Re: I can't keep goin

Posted: Sat Jul 16, 2011 8:15 pm
by jdxxx
I don't think I could do that...I keep everythin like this hidden and my family kinda of knows as I was with caamhs when I was a child but since I've been old enough to deal with my own stuff everyone thinks i'm ok noone knows that I'm on meds or are with cmht...I can't deal with people knowin that sort of stuff about me so if I got that sort of support they'd all find out as I live next to them and my boyfriend lives with me and I don't like him to know that much either.
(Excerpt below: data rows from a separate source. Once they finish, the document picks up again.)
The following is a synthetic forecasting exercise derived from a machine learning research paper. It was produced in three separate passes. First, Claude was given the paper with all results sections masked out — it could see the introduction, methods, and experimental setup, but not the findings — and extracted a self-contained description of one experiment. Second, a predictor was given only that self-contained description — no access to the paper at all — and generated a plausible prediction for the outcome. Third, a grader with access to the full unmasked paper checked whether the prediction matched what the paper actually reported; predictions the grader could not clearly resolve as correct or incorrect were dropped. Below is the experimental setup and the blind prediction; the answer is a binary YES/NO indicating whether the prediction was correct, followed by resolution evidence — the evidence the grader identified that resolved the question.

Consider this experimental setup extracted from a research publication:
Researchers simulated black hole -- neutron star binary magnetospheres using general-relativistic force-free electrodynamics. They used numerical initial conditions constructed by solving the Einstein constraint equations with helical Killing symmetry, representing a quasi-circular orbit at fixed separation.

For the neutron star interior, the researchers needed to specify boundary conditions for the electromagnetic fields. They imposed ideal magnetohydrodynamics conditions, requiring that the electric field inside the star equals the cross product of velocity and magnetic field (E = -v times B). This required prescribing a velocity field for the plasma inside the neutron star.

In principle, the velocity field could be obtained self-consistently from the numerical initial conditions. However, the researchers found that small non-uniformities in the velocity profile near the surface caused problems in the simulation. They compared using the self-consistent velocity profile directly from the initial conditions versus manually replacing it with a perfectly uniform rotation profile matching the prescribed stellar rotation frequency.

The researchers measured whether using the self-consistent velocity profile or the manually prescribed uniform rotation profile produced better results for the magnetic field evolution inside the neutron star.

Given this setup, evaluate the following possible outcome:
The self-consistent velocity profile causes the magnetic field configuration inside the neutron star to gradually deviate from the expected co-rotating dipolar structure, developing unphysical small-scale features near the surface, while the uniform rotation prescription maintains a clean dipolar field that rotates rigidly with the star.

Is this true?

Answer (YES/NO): NO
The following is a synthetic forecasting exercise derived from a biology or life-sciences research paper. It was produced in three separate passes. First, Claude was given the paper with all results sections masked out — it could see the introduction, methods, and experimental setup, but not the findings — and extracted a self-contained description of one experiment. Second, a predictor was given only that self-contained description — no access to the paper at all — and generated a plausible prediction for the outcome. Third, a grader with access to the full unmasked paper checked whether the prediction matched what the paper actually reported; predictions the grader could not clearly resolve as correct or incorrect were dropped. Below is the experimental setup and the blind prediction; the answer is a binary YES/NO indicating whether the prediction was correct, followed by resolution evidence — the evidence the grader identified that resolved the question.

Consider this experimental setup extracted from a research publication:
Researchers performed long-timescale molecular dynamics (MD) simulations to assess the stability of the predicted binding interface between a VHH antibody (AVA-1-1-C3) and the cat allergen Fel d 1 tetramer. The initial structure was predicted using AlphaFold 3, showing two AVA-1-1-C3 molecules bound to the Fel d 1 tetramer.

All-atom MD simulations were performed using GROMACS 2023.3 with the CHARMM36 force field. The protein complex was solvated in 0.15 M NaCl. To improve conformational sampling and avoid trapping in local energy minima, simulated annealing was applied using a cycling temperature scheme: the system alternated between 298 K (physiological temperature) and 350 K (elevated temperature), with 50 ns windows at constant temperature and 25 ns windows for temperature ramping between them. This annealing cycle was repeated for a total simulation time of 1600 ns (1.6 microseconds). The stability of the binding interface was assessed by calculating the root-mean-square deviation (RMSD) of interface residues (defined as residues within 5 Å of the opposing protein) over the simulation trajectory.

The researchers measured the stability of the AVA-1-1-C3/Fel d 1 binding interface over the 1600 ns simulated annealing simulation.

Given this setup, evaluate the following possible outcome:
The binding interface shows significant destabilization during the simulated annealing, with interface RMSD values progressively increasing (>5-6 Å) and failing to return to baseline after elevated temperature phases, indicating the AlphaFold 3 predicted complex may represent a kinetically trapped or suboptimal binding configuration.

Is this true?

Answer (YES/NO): NO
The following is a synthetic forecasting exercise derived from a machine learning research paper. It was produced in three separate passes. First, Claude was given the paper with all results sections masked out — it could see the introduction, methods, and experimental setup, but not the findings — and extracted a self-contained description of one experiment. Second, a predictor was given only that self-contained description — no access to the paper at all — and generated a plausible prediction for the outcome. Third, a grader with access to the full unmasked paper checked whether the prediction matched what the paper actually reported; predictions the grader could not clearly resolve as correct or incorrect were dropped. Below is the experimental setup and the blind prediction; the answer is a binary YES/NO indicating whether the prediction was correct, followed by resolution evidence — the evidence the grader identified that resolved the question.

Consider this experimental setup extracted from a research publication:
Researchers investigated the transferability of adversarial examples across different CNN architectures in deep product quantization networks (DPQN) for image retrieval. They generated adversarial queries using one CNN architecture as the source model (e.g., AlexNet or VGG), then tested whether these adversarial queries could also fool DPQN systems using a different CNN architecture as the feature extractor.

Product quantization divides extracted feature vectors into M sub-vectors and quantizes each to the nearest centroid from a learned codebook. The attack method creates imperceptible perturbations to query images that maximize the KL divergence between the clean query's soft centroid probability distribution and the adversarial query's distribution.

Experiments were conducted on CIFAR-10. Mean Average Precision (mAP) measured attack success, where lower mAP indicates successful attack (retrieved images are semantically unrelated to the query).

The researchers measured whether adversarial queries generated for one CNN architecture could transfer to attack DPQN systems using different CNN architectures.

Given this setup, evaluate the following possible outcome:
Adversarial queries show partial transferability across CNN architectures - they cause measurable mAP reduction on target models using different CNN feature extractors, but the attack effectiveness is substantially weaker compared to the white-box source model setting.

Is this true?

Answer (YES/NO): YES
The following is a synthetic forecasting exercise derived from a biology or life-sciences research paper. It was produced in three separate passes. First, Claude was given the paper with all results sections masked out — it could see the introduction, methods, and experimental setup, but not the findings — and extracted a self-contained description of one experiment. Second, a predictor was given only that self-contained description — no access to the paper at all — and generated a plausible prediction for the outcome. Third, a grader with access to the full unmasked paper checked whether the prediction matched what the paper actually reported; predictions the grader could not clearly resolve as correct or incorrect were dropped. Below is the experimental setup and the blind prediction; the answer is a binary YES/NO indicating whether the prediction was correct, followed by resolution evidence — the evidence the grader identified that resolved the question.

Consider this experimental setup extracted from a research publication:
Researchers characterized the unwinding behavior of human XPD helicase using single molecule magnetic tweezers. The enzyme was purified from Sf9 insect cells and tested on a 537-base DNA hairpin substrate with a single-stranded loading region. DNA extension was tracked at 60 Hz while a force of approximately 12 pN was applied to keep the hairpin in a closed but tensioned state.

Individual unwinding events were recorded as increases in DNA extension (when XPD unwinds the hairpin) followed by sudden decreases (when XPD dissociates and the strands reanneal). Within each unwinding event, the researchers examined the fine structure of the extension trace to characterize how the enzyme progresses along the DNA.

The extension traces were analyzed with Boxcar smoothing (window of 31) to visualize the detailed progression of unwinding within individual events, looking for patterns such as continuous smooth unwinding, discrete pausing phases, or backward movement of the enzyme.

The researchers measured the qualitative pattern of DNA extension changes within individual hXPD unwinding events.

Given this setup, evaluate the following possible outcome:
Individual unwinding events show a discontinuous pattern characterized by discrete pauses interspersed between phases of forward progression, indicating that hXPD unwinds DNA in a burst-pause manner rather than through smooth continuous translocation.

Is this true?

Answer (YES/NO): YES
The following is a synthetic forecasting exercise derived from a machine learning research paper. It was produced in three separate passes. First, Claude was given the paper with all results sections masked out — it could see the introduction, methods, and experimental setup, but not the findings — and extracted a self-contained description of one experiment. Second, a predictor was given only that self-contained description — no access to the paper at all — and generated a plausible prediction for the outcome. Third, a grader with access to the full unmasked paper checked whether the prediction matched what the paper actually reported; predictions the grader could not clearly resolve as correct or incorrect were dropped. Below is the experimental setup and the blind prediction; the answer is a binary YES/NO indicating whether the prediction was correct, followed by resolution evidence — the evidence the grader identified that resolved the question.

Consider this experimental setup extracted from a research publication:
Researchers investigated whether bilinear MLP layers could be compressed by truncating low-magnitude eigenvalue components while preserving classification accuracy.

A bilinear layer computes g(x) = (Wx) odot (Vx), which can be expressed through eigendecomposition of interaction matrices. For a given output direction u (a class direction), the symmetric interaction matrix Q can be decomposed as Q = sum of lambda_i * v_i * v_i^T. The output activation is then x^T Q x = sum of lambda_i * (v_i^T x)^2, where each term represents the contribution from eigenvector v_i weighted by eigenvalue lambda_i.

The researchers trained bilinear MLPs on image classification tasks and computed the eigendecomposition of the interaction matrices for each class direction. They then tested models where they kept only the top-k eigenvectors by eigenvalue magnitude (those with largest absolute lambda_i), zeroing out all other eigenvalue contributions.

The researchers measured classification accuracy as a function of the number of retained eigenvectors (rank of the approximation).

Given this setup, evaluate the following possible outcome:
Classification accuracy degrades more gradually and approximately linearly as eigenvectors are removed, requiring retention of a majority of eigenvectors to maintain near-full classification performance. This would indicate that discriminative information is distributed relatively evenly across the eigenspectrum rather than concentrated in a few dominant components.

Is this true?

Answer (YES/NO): NO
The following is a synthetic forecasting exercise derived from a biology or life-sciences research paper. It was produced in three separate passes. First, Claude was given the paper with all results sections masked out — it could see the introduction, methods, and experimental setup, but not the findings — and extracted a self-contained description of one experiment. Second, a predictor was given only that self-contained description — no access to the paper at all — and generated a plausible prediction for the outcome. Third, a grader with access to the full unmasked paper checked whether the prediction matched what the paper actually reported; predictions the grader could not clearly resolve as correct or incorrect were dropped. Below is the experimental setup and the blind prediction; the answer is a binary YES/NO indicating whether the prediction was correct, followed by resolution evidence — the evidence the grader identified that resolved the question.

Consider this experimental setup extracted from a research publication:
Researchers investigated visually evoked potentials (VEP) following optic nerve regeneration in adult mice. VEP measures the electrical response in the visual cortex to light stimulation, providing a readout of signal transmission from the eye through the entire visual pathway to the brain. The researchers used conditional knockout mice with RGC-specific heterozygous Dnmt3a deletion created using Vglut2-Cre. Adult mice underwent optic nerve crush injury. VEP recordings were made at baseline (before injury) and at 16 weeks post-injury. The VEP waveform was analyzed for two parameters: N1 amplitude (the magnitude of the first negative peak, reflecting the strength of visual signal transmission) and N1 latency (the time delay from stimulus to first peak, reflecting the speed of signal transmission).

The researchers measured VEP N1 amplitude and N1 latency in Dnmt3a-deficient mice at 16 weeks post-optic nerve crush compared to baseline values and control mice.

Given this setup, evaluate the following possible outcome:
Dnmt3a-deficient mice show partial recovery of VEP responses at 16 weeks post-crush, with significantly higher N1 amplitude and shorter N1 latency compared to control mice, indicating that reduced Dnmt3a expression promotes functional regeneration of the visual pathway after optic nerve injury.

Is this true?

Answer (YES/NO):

Then I'm goin back to work on monday which I need but if they find all this out I'll lose it as i'm still on probation...but if I don't get this sorted i'm gonna lose it anyway...thanks for your comment I really appreciate it but I don't know if I can do it..thanks

Re: I can't keep goin

Posted: Sat Jul 16, 2011 8:21 pm
by johnie2
Keeping it secret from friends and relatives must be very difficult,but sometimes we have to tell people so we get the help we need. Your friends and family will care about you and want to help.

Re: I can't keep goin

Posted: Sat Jul 16, 2011 8:32 pm
by jdxxx
yes I've had some help from cmht lately just been put on 6month waitin list for hicbt and I started on citalopram a couple of months ago which really made a big difference to my life...at last appointment to my gp we both agreed that the depression was cured but now everythings back and alot worse. I have to keep these things from them I can't let them in I know they would try to support me they would all want to know why and I can't explain that to myself...everythin inside my head's such a mess when I think about them all knowin it gives me a sick, grubby feelin that feels like its constrictin around so i couldn't let it out even if I wanted to. thanks so much tho I'm glad I've finally found somewhere I can talk about this properly I've tried to do this a few times but never been able to press submit

Re: I can't keep goin

Posted: Sat Jul 16, 2011 9:04 pm
by jdxxx
Thanks I think I will go back I know I need to I just struggle gettin myself there I'm so afraid of losin my job as well its the first time i've been able to hold one down in a long time and i was lucky to get it in the first place I just feel if I do tell my gp thats what will happen. the hi stands for higher intensity as i was only only receivin low level cbt from a pwp when i first went to cmht. thanks to all of you i really needed some sense drummin into me i feel a bit calmer now x

Re: I can't keep goin

Posted: Sat Jul 16, 2011 9:22 pm
by jdxxx
I dunno I just and I know how stupid this is but I feel like if I tell my gp everything I'm goin to end up on some unit...and then I would lose my job or bein made to sign on the sick and because I'm still on probation I think they'd be able to sack me. Also I'm a support worker so they could probably get rid of me anyway if they knew. pwp = psycological wellbeing practitioner basically the the person you see at first who refers you on x

Re: I can't keep goin

Posted: Sat Jul 16, 2011 10:06 pm
by jdxxx
I know its just one of those ridiculous fears i have but I am gonna go back to my gp next week :) thanks again for the sense...its in my head somewhere I just struggle gettin to it sometimes x

Re: I can't keep goin

Posted: Sat Jul 16, 2011 10:18 pm
by jdxxx
Thanks I will you've all really helped me tonight it's nice to know theres somewhere to go now :D

Re: I can't keep goin

Posted: Sun Jul 17, 2011 1:14 pm
by stressed
As Iainy says "You cannot lose your job because you are ill." :idea: You never know..if your workplace find out..they might be suprisingly supportive :)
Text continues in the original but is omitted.